■ TEXT SHOWN ■
▼▼▼
As will be clarified in the remainder of this section, the issue of whether permanent resource transfers arise in the SDR system depends not only on whether the SDR interest rate is competitive, but also on whether countries that hold SDRs are taking on, or perceive, significant risks. 22/ This will be shown by analyzing: (1) the case in which the SDR has a competitive interest rate and is riskless; (2) the case in which the SDR has a competitive interest rate but is not riskless; and (3) the case in which the SDR neither has a competitive interest rate nor is riskless. The analysis will focus on whether permanent resource transfers arise either from the net use of SDRs or from the allocation of SDRs.

In analyzing whether permanent resource transfers arise from the net use of SDRs, it is convenient to start from the fact that no permanent resource transfers arise when other reserve assets bearing market interest rates are used to purchase goods and services or to repay debt. Such uses of reserve assets bearing market interest rates only involve transfers that are accompanied by equivalent quid pro quos. Thus, the net use of SDRs will involve permanent resource transfers only if the exchange of SDRs for other reserve assets involves permanent transfers. This will only be the case, as the previous discussion has indicated, if the SDR is not competitive with other reserve assets.

If the SDR is competitive with other reserve assets, any permanent resource transfers that may arise in the SDR system must result from differences between the charge paid on cumulative SDR allocations and the costs of obtaining reserves in other ways. For many countries these differences are significant, and in this sense SDR allocation can be said to provide a resource gain for countries that could otherwise add to their reserves only at a higher cost than the SDR rate of charge. This resource gain is associated with the SDR allocation itself, regardless of whether any net use is made of the allocated SDRs. The magnitude of this resource gain reflects the difference between a country’s borrowing cost (or the value of forgone consumption) and the rate of charge on cumulative allocations.
▲▲▲
Collected data
▼▼▼
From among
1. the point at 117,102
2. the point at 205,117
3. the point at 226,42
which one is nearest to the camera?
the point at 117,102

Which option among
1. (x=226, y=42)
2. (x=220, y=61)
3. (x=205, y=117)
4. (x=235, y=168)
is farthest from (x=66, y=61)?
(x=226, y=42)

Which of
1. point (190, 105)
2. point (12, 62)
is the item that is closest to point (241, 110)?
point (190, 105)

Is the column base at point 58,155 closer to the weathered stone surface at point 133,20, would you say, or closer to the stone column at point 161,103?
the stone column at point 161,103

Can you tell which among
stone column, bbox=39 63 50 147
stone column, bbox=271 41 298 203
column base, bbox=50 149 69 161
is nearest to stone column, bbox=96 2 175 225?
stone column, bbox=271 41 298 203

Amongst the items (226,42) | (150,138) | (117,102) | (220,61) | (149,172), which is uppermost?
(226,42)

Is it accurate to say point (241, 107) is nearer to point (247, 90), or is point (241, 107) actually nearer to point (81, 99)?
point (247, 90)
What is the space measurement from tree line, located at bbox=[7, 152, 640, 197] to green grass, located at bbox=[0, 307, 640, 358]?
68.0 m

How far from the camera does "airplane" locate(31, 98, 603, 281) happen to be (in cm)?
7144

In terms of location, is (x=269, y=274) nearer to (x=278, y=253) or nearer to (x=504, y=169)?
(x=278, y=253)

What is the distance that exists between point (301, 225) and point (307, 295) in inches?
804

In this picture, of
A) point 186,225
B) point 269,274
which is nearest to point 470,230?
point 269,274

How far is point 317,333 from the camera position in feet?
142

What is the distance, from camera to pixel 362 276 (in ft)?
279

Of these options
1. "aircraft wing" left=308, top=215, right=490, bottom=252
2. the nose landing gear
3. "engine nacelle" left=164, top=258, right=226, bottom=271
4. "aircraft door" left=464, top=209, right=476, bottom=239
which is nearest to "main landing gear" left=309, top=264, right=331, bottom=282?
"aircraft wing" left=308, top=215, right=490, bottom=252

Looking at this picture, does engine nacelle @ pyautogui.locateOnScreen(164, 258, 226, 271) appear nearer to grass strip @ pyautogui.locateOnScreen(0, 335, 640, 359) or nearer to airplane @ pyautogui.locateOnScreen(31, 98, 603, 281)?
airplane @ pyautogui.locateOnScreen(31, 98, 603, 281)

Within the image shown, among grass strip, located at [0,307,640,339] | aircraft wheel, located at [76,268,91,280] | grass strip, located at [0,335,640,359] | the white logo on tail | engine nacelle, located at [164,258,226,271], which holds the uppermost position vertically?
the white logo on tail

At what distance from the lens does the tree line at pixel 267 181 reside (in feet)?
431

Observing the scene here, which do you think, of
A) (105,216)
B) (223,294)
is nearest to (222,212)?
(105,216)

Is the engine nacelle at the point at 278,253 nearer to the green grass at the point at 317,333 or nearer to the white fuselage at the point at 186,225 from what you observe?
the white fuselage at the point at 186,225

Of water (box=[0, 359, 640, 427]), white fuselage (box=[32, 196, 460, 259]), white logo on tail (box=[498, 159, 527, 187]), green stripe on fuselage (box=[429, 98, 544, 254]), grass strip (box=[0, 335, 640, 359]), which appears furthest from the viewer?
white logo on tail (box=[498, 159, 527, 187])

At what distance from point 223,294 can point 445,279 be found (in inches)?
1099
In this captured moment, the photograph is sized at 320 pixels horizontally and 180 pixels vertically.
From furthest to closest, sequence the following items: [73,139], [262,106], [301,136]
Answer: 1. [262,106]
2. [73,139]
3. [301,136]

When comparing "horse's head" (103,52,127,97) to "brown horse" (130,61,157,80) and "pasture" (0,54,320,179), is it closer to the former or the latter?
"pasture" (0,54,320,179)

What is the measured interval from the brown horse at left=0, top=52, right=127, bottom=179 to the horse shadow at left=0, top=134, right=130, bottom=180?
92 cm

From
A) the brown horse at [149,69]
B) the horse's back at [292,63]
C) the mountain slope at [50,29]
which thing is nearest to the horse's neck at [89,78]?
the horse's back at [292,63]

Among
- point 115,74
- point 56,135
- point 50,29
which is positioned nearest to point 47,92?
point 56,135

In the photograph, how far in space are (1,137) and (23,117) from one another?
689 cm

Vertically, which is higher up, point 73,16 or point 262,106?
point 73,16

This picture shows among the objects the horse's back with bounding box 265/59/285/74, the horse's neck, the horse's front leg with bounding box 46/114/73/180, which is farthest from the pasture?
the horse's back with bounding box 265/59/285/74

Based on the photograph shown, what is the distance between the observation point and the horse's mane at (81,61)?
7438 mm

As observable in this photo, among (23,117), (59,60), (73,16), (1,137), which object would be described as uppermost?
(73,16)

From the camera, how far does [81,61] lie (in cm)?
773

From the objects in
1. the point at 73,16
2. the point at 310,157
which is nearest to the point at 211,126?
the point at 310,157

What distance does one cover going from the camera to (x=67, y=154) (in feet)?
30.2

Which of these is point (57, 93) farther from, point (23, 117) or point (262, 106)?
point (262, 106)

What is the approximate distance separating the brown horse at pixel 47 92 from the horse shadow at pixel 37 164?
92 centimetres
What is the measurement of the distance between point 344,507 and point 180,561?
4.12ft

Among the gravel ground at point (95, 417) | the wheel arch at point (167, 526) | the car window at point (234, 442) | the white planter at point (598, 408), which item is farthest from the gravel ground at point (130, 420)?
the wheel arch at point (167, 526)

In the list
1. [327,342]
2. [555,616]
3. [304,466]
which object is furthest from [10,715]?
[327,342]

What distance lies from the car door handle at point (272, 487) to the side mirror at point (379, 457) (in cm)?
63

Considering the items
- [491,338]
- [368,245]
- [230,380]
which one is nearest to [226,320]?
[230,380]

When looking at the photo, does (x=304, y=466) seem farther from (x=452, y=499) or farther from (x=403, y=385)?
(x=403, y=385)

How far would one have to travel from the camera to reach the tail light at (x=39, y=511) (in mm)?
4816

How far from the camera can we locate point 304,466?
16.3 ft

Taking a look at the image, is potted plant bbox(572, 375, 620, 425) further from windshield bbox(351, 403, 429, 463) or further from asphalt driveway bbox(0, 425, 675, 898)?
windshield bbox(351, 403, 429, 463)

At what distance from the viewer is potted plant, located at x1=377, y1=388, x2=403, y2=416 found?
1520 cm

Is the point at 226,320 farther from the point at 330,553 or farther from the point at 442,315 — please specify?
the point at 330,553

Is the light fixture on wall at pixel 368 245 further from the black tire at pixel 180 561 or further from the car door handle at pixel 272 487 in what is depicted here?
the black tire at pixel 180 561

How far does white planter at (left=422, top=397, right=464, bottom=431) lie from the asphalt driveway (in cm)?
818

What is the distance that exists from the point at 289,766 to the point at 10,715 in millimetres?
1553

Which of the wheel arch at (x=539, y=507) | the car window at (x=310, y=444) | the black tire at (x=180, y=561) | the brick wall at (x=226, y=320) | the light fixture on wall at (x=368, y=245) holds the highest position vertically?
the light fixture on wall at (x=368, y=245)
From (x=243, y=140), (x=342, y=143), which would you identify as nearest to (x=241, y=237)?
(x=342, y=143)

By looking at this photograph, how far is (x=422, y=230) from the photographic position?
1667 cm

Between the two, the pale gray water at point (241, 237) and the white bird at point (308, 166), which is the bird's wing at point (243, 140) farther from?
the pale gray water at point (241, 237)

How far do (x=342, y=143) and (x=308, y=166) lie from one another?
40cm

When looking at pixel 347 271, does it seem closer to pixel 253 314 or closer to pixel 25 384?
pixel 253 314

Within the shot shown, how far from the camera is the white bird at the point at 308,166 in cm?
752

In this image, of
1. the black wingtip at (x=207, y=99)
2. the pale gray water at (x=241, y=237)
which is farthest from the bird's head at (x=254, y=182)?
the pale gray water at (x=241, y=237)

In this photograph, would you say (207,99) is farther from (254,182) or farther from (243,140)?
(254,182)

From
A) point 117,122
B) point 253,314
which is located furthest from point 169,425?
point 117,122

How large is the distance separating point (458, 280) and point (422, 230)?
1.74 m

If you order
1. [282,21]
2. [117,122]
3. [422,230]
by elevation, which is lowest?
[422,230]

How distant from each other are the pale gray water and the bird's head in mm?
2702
▲▲▲
■ TO DO ■
Carry the passage on SDR resource transfers forward, beginning after its final sentence. The entries are not relevant to what is asked here.

■ THE OUTPUT ■
Table 3 provides a numerical example for the case in which the SDR has a competitive interest rate and is riskless. The table distinguishes between three (types of) countries: Country A, which is a prime borrower and is not required to pay a risk premium to borrow in private capital markets; Country B, which must pay an average risk premium to borrow on private capital markets; and Country C, which must pay an above-average premium to borrow. In this case the interest rate on risk-free reserve assets and the SDR rate of interest are both 8 percent (lines 1 and 4), the expected yield on the riskless SDR is also 8 percent (line 5), so the expected gain from net use of SDRs is zero (line 8). Nevertheless, countries that must pay risk premiums to borrow on private capital markets can gain from the allocation of SDRs. In particular, Countries B and C face market borrowing rates (line 2) that exceed the risk-free rate by 2 and 4 percentage points, respectively. These risk premiums—or costs of carrying borrowed reserves (line 3)—compare with the zero cost of carrying allocated SDRs (line 6), and thus represent the expected gain from allocation (line 7).

Table 3.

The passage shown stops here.